● **TASKS AND EXERCISES**:
1. Revise the day trading book summary by writing out the stretch from "How to Day Trade: A" through "risk management discipline." again, with "small-cap" changed to "mid-cap".
2. Proceed with the day trading book summary, carrying it on from the point where it stops.

----- EXCERPT PROVIDED -----

How to Day Trade: A Detailed Guide to Day Trading Strategies, Risk Management, and Trader Psychology
Author: Ross Cameron | Categories: Day Trading, Trading Strategies, Risk Management, Beginners
Executive Summary
"How to Day Trade" by Ross Cameron, founder of Warrior Trading, is a practical guide to day trading that draws directly from Cameron's experience as a full-time day trader and trading educator. Published in 2015, the book targets aspiring day traders who want a structured, no-nonsense approach to learning the craft. Cameron focuses on momentum-based strategies for trading small-cap stocks with high relative volume, combining technical analysis with strict risk management discipline.

----- PROVIDED RECORDS -----

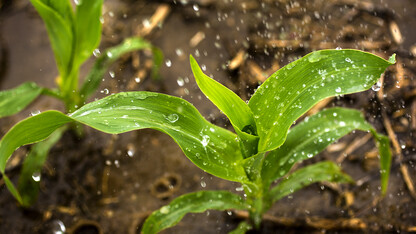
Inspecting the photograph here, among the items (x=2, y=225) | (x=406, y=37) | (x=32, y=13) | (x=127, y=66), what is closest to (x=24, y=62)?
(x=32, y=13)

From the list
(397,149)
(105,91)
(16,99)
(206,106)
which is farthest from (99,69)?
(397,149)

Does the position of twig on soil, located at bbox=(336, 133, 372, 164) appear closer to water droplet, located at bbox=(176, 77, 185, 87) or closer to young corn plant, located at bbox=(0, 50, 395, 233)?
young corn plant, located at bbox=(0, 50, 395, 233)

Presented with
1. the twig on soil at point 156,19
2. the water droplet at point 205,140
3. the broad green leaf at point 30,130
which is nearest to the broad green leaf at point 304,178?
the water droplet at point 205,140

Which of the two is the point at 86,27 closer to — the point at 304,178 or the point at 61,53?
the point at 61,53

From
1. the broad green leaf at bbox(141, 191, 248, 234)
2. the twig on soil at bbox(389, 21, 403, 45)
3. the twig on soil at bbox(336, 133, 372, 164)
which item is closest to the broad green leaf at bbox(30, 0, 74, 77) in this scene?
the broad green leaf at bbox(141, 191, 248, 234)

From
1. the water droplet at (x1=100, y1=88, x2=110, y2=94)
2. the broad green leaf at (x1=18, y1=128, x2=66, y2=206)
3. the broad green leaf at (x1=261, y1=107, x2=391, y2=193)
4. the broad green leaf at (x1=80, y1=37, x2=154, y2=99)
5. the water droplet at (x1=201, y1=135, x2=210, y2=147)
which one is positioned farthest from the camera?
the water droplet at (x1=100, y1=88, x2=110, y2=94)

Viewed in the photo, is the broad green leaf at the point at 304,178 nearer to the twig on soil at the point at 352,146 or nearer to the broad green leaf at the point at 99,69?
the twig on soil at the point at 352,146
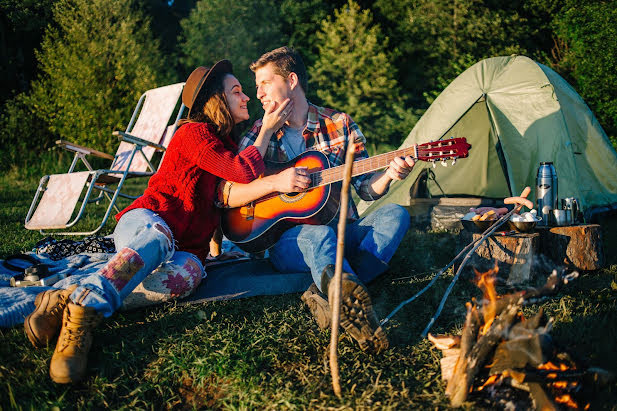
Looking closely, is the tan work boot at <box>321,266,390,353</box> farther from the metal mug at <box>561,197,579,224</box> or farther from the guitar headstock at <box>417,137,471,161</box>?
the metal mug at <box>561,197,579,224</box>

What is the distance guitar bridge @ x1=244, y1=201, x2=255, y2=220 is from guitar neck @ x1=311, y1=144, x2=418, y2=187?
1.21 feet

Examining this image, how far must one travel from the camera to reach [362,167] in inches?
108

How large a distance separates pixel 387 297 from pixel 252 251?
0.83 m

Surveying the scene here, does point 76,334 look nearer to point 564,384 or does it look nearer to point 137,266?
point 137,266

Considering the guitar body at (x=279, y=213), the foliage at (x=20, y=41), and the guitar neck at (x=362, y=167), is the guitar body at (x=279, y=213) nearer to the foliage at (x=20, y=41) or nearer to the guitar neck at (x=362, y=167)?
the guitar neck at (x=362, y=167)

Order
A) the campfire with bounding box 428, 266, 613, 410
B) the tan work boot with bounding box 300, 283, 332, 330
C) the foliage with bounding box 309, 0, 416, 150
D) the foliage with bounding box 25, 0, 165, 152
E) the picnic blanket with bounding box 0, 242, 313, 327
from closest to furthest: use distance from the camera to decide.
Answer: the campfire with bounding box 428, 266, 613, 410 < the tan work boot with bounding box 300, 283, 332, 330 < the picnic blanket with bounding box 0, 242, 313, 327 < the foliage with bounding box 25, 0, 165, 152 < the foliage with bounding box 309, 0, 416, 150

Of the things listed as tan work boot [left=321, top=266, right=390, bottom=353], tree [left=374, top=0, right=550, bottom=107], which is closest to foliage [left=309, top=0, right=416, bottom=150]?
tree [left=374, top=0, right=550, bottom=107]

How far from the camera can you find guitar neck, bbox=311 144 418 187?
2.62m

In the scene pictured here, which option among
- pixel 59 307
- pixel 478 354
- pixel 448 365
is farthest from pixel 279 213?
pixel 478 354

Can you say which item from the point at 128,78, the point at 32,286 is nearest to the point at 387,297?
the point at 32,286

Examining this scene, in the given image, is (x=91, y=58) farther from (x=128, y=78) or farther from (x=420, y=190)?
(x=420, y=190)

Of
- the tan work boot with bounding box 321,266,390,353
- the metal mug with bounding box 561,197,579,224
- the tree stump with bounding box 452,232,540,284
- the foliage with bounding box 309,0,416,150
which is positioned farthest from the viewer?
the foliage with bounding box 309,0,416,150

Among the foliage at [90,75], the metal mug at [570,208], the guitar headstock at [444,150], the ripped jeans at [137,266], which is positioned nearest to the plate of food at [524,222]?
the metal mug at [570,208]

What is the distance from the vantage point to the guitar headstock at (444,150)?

-----
----- PROVIDED RECORDS -----

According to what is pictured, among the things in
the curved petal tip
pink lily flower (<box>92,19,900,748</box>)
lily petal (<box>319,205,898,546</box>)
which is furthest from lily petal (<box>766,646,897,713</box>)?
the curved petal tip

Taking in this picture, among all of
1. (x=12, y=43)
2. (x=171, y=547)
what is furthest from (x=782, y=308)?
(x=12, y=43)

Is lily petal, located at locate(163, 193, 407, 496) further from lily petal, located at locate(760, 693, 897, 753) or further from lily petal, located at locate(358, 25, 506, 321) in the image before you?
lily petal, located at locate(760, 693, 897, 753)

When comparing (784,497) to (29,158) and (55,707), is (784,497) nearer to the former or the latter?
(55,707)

-----
----- PROVIDED RECORDS -----

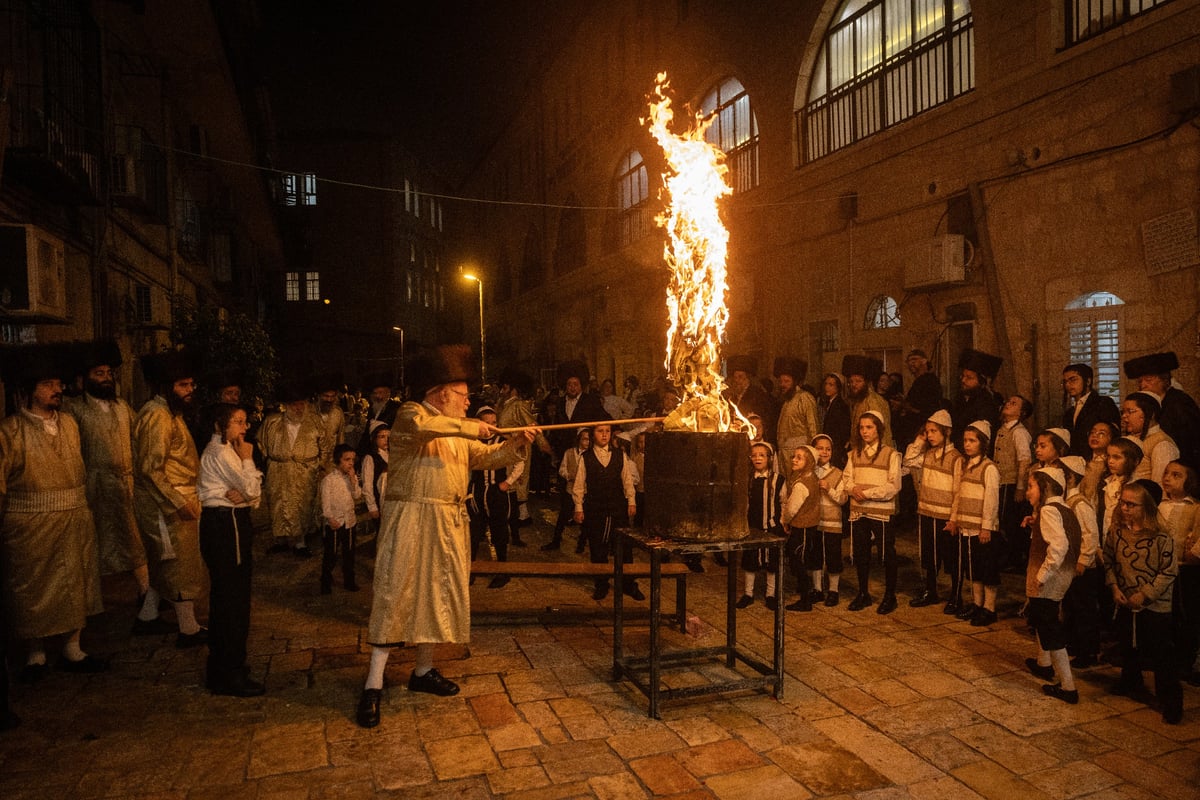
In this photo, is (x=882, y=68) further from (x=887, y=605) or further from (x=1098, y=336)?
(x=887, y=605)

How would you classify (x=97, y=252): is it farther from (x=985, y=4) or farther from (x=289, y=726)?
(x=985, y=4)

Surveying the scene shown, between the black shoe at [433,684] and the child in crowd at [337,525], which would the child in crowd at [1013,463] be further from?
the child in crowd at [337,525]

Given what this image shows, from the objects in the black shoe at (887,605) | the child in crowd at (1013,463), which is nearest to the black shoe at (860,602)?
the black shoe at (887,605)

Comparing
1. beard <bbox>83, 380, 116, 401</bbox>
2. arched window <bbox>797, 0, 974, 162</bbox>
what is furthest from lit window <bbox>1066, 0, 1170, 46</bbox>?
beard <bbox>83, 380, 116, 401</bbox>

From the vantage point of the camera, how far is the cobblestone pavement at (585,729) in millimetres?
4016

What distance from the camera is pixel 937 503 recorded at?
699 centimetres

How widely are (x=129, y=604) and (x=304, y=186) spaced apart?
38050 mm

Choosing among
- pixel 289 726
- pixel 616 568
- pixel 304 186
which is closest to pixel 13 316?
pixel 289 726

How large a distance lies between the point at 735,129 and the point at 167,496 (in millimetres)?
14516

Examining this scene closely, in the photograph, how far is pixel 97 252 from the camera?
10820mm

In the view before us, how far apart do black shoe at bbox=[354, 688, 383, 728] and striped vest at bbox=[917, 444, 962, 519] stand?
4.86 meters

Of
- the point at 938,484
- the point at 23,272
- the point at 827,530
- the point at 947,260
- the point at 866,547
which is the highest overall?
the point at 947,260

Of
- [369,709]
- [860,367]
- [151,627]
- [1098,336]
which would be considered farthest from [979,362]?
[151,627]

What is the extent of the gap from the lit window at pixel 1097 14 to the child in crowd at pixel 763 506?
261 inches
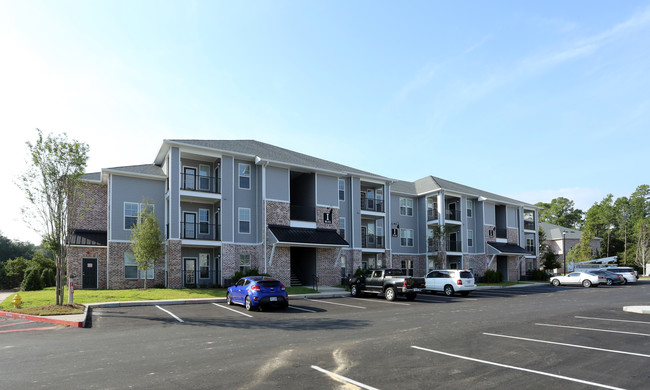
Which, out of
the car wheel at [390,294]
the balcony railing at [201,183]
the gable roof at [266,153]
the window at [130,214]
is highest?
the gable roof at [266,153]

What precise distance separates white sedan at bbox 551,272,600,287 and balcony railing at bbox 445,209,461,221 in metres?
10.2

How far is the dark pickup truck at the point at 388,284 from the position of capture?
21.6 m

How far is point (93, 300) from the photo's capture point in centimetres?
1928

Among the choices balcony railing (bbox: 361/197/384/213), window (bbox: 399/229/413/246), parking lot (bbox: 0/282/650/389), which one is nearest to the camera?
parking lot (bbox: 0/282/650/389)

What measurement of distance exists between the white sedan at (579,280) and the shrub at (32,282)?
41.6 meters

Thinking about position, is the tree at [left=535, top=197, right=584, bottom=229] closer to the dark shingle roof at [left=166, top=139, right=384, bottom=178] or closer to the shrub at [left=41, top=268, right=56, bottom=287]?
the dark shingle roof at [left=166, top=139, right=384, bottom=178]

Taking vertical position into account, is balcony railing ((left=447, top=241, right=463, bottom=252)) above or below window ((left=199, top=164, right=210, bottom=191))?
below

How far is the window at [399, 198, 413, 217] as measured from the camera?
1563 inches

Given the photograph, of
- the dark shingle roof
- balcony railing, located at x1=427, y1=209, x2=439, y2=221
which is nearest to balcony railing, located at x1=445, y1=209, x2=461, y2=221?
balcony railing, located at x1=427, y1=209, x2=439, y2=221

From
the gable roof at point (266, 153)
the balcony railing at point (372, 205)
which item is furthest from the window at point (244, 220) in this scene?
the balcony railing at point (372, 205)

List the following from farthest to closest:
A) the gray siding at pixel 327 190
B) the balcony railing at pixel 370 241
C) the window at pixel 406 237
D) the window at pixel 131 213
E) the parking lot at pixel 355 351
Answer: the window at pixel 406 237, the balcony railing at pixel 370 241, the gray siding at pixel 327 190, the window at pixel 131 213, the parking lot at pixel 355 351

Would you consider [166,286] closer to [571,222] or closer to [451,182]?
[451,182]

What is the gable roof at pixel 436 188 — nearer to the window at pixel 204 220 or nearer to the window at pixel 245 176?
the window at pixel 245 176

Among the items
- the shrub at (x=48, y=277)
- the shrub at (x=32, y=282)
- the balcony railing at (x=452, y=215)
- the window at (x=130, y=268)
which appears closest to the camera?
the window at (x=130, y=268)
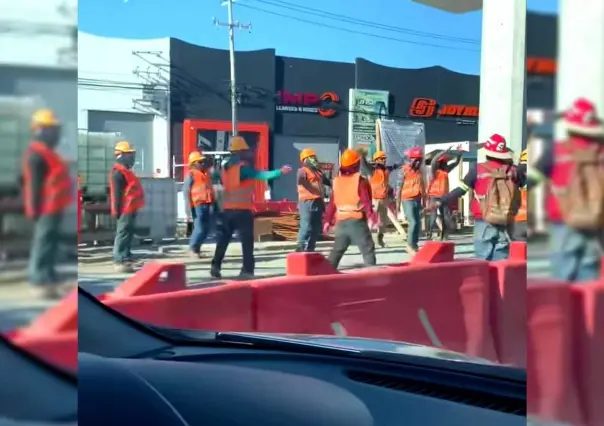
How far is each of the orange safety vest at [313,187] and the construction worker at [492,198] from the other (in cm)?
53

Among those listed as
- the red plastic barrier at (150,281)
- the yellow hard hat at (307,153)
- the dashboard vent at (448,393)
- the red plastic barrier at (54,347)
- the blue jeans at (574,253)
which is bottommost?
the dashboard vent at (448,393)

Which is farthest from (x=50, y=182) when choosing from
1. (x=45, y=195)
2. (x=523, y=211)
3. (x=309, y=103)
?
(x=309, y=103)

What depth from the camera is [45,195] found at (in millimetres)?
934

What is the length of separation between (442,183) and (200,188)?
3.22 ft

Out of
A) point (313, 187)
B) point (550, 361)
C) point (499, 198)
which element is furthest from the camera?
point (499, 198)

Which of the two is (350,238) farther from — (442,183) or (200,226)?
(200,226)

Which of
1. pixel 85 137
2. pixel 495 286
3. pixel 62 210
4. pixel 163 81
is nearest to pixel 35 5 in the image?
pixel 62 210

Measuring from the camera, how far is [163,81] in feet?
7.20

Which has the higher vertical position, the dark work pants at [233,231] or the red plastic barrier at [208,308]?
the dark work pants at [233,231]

-----

● **RESPONSE LIST**:
1.
How to Day Trade: A Detailed Guide to Day Trading Strategies, Risk Management, and Trader Psychology
Author: Ross Cameron | Categories: Day Trading, Trading Strategies, Risk Management, Beginners
Executive Summary
"How to Day Trade" by Ross Cameron, founder of Warrior Trading, is a practical guide to day trading that draws directly from Cameron's experience as a full-time day trader and trading educator. Published in 2015, the book targets aspiring day traders who want a structured, no-nonsense approach to learning the craft. Cameron focuses on momentum-based strategies for trading mid-cap stocks with high relative volume, combining technical analysis with strict risk management discipline.

2.
The book is organized around what Cameron considers the two essential skills of a day trader: hunting volatility and managing risk. He provides specific strategies with defined entry and exit criteria, discusses the mechanics of order execution and level 2 data, and emphasizes the importance of a step-by-step trading plan. Cameron is upfront about the 90% failure rate in day trading and structures the book as an educational pathway designed to keep new traders alive long enough to become profitable.
Core Thesis & Arguments
Cameron's thesis is that successful day trading requires a combination of finding predictable volatility in specific stock setups and managing risk so that even a 50% win rate can produce consistent profits. He argues that day traders should focus on stocks with breaking news or fundamental catalysts that generate above-average retail interest. The risk management framework is paramount: every trade has a predetermined maximum loss, and the trader's job is to adhere to those limits without exception. Cameron explicitly states that the emotional discipline to take small losses is the single most important skill separating the 10% who succeed from the 90% who fail.
Chapter-by-Chapter Analysis
Chapter 1: Why Do Most Traders Fail?
Honest assessment of failure rates and common mistakes, including the tendency to average down, ignore stop losses, and overtrade.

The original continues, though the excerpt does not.